A/N: Another songfic. This time its to Every Other Weekend, by Reba McEntire and Kenny Chesney. Yes it is a country song, deal with it. I personally enjoy country music. And I'll put who's singing which part as the song goes on.

Summary: Edward and Bella got marred but ended up getting divorced. This is what goes on between them and Renesme after the divorce.


BPOV

(Reba) Every other Friday
It's toys and clothes and backpacks
Is everybody in?
Ok lets go see dad.
Same time in the same spot
Corner of the same old parking lot
Half the hugs and kisses there are always sad
We trade a couple words and looks and kids again
Every other weekend.

Time to take Renesme to Edward again. Same time. Same place. It's become routine now, but it's still never fun. Edward changed me just after we got married, but even then we didn't work out. Something just didn't feel right, I don't know what though. Renesme had almost finished growing by then, but it still took a toll on her, even though she won't say it.


EPOV

(Kenny) Every other weekend
Very few exceptions
I pick up the love we made in both my arms
It's movies on the sofa
Grilled cheese with the crust cut off
"But thats not the way mom makes it daddy" breaks my heart
I miss everything I had with her again
Every other weekend

It's been over a year of this. Renesme could probably move between the houses herself, but she did ask that we do things this way. As strange as it may sound, I miss Bella. I miss everything, even the few fights we had. But since Renesme said we had to meet like this so she could switch out I still get to see Bella, even if its only for a few minutes.


BPOV

(Kenny) I can't tell her I love her
(Reba) I can't tell him I love him
(Kenny) Cause theres to many questions
(Both) And ears in the car
(Reba) So I don't tell him I miss him
(Kenny) So I don't tell her I need her
(Both) S/He's over me, that's where we are
(Reba) So we're as close as we might ever be
(Both) Every other weekend

I miss him so much. I still love him, but he probably doesn't even want to see me anymore. Sometimes I wish I could say something to him, but Renesme would heard, and I don't want to get her hopes up. He would probably leave again though, I'm positive the only reason he shows up now is because of Renesme. After a year I should be over him, but I can't let him go like that, I need to see him, even if its only this way.
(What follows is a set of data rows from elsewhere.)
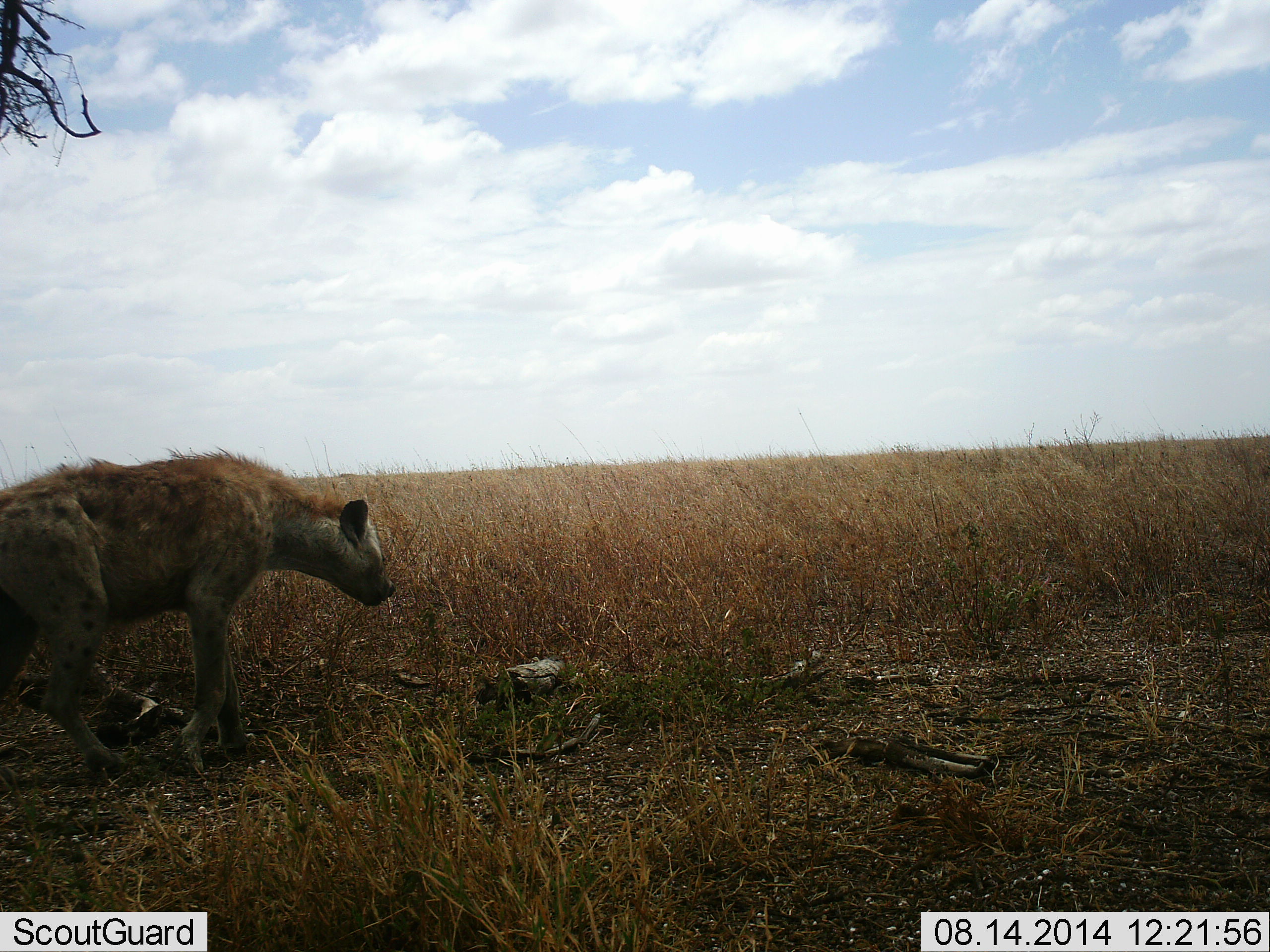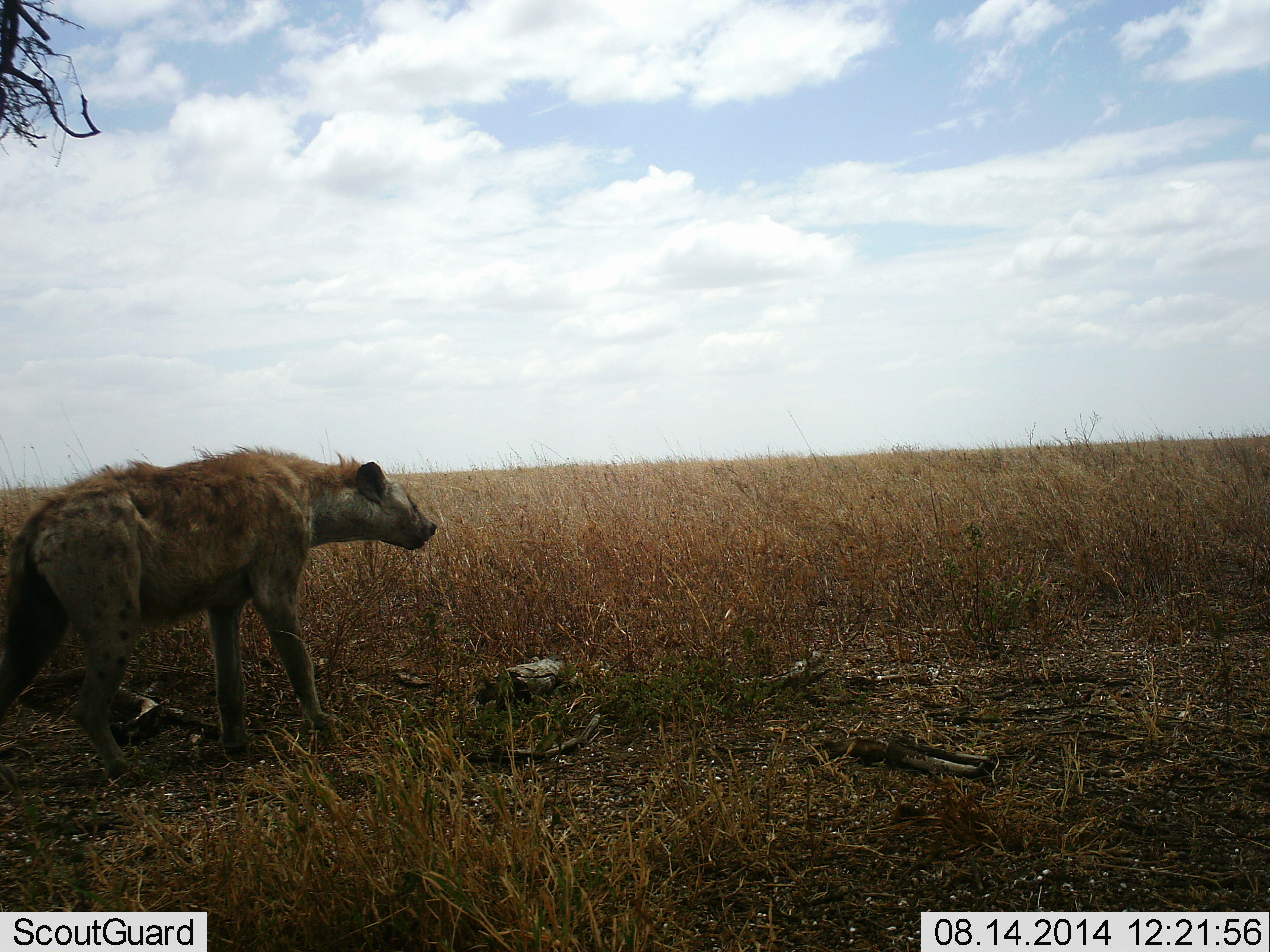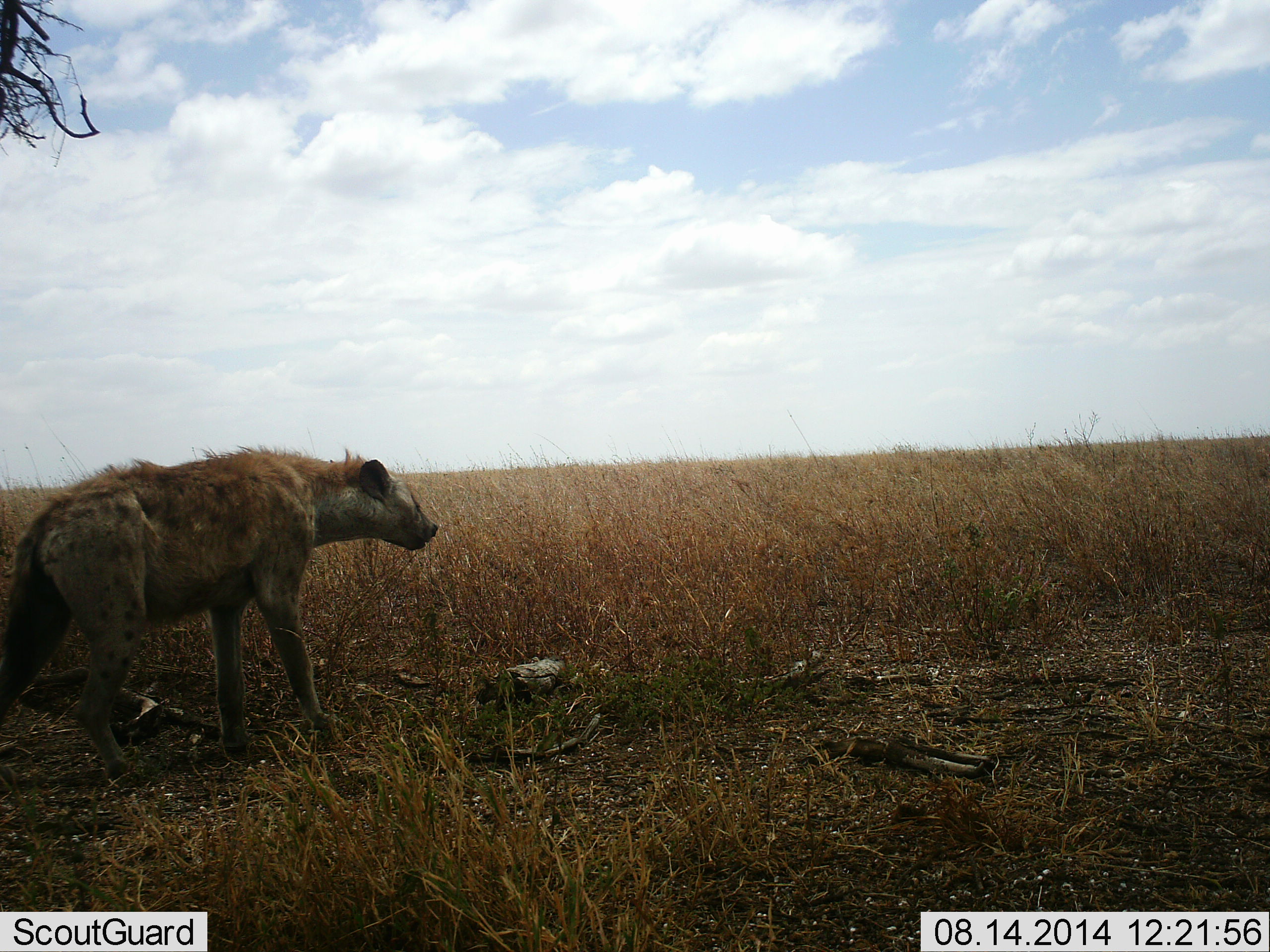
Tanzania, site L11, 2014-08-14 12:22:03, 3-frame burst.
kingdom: Animalia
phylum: Chordata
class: Mammalia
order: Carnivora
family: Hyaenidae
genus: Crocuta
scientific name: Crocuta crocuta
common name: spotted hyena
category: hyenaspotted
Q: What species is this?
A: Hyenaspotted (spotted hyena) (Crocuta crocuta).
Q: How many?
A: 1.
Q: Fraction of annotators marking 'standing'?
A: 70%.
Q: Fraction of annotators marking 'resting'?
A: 0%.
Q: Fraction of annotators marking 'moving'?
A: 40%.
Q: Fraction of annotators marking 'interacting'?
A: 10%.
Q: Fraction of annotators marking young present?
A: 0%.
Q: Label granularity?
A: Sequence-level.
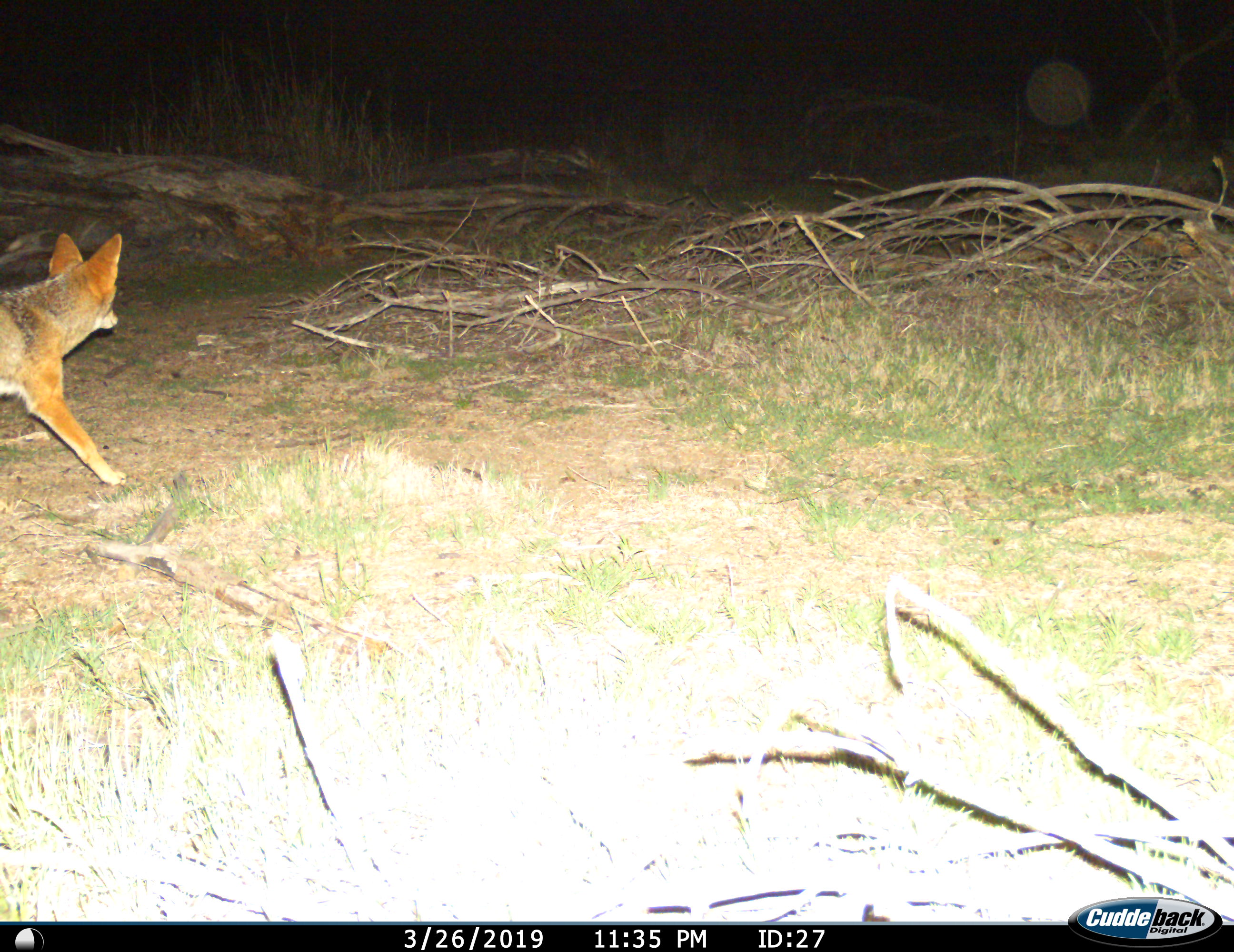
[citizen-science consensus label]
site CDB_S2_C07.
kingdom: Animalia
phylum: Chordata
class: Mammalia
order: Carnivora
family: Canidae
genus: Lupulella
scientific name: Lupulella mesomelas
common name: black-backed jackal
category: jackalblackbacked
Jackalblackbacked (black-backed jackal) (Lupulella mesomelas), count 1. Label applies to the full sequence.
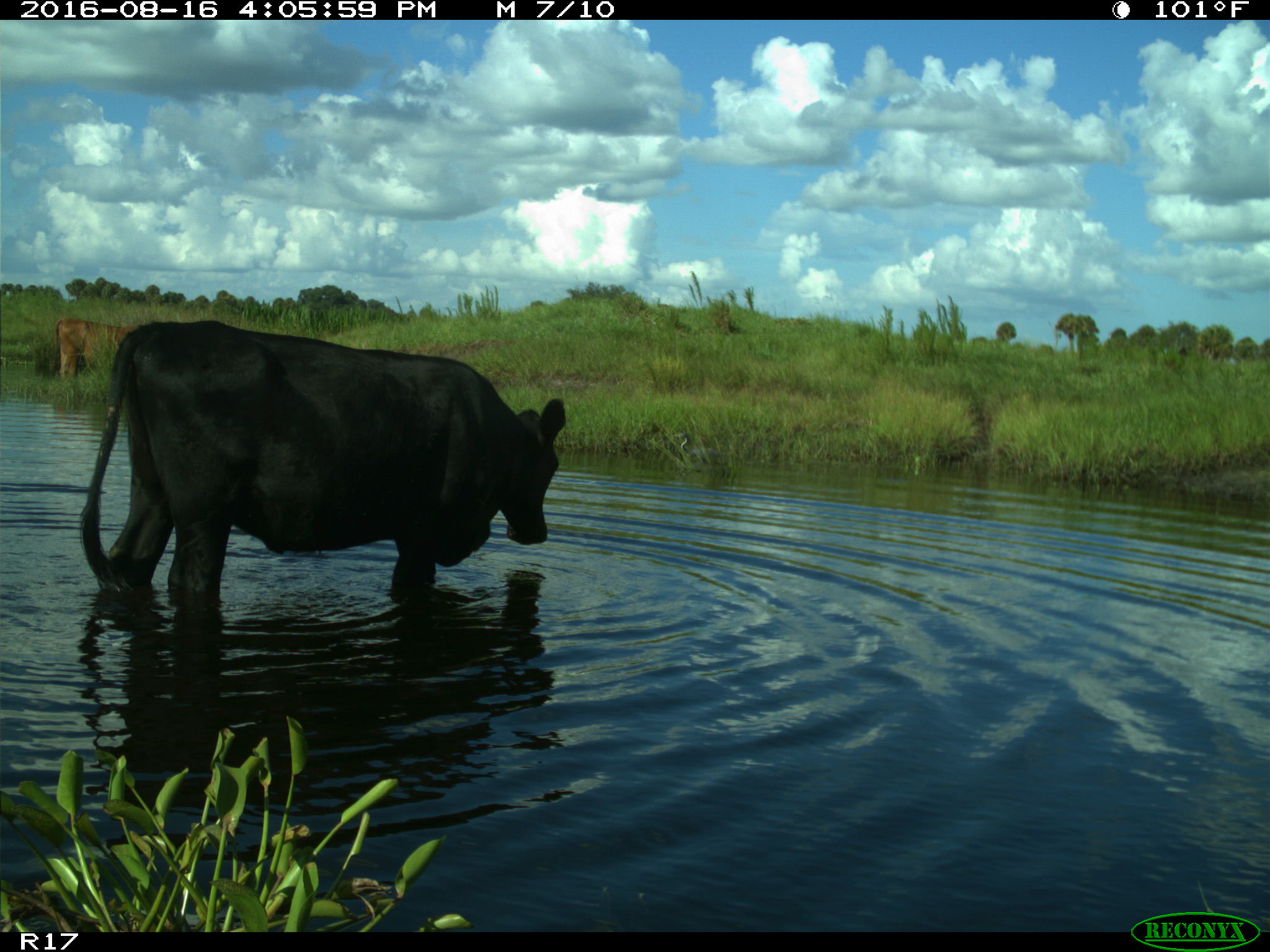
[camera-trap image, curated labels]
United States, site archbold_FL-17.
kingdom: Animalia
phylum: Chordata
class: Mammalia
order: Artiodactyla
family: Bovidae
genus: Bos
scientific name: Bos taurus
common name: domestic cow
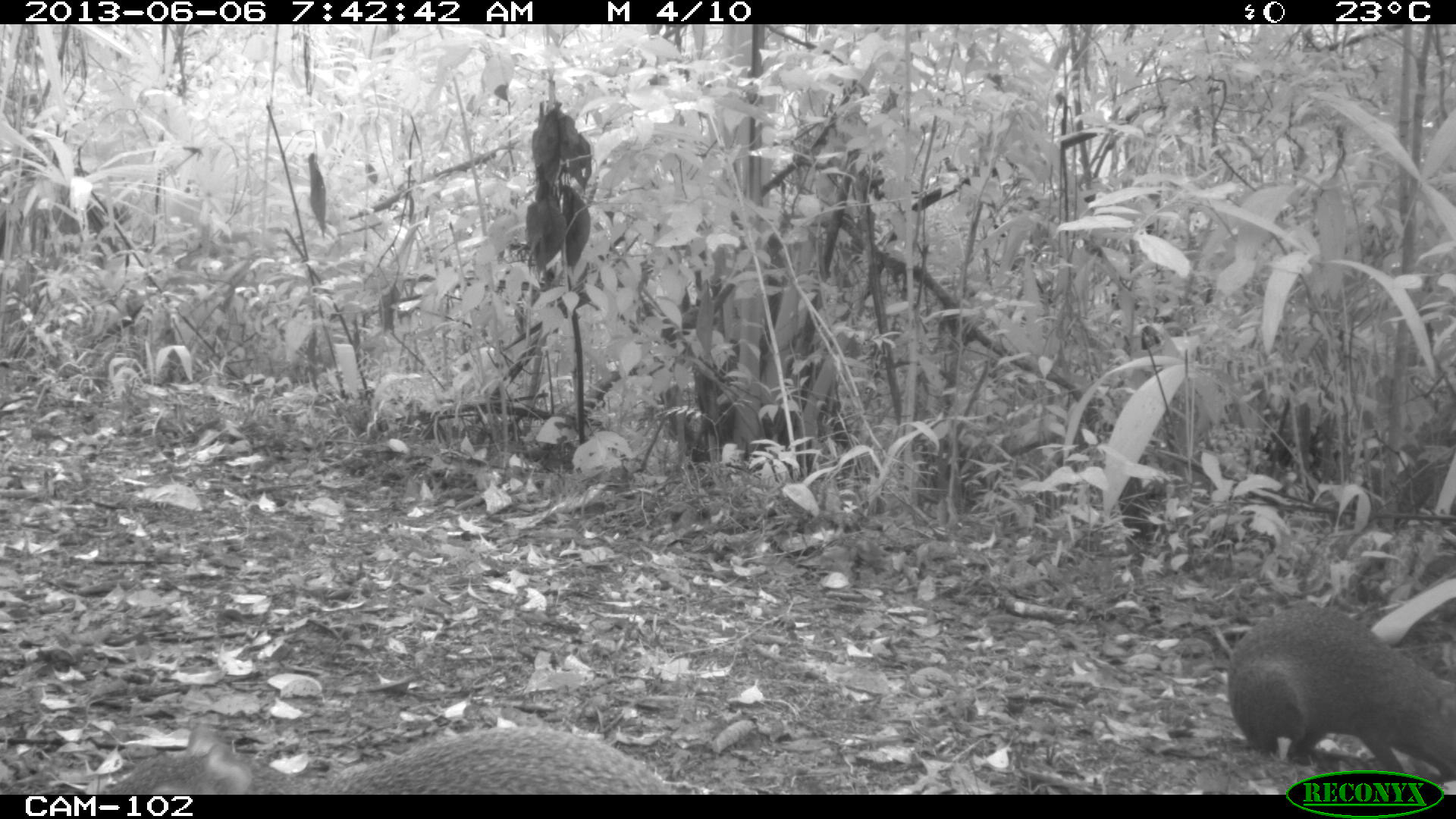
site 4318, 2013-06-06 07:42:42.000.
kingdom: Animalia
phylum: Chordata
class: Mammalia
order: Rodentia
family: Dasyproctidae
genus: Dasyprocta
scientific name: Dasyprocta punctata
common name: central american agouti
Dasyprocta punctata (central american agouti), count 2.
(Reba) Every other Saturday
First thing in the mornin'
I turn on the TV to make the quiet go away
I know why, but I don't know why
We ever let this happen
Filling for forever, was a big mistake
There's so much not to do, and all day not to do it in
Every other weekend

We had forever, Edward and I are both vampires, we had eternity. Even Renesme had forever, she just didn't have the sparkle that came with being a full vampire. He was mine and I was his, we loved each other.


EPOV

(Kenny) Every other Sunday
I empty out my backseat
While my children hug their mother in the parking lot
We don't touch
We don't talk much
Maybe goodbye to each other
Then she drives away with ever peice of heart I've got
I reconcieve myself we did the right thing
Every other weekend.

It was the right thing. . . I keep trying to fool myself. I know that it wasn't the right thing, I should have never asked for the divorce. But even then I'm pretty sure she thinks this is better. She probably wishes she didn't have to see me on the weekend. Watching Bella drive away with Renesme was painful. The love of my existence, and my own daughter leaving again. I wish they would stay, I still need them.

(Kenny) So I can't tell her I love her
(Reba) I can't tell him I love him
(Kenny) Cause there's to many questions
(Both) And ears in the car
(Reba) So I don't tell him I love him
(Kenny) I don't tell her I need her
(Both) S/he's over me, thats where we are
(Kenny) So we're as close as we might ever be
(Both) Every other weekend

At the parking lot again. Bella looks beautiful, I wish I could tell her everything. Sometimes I think she feels the same, but then reality sets in, and we drive away again.


Both POV

(Kenny) For fifteen minutes we're a family again

I love these few minutes. The time when all three of us are together, but I wish it was more permanent then this.

(Reba) God I wish that he was still with me again
(Both) Every other weekend.


A/N: This is one of my favorite songs. Don't any of you ever wonder what would happen if Edward and Bella did get divorced?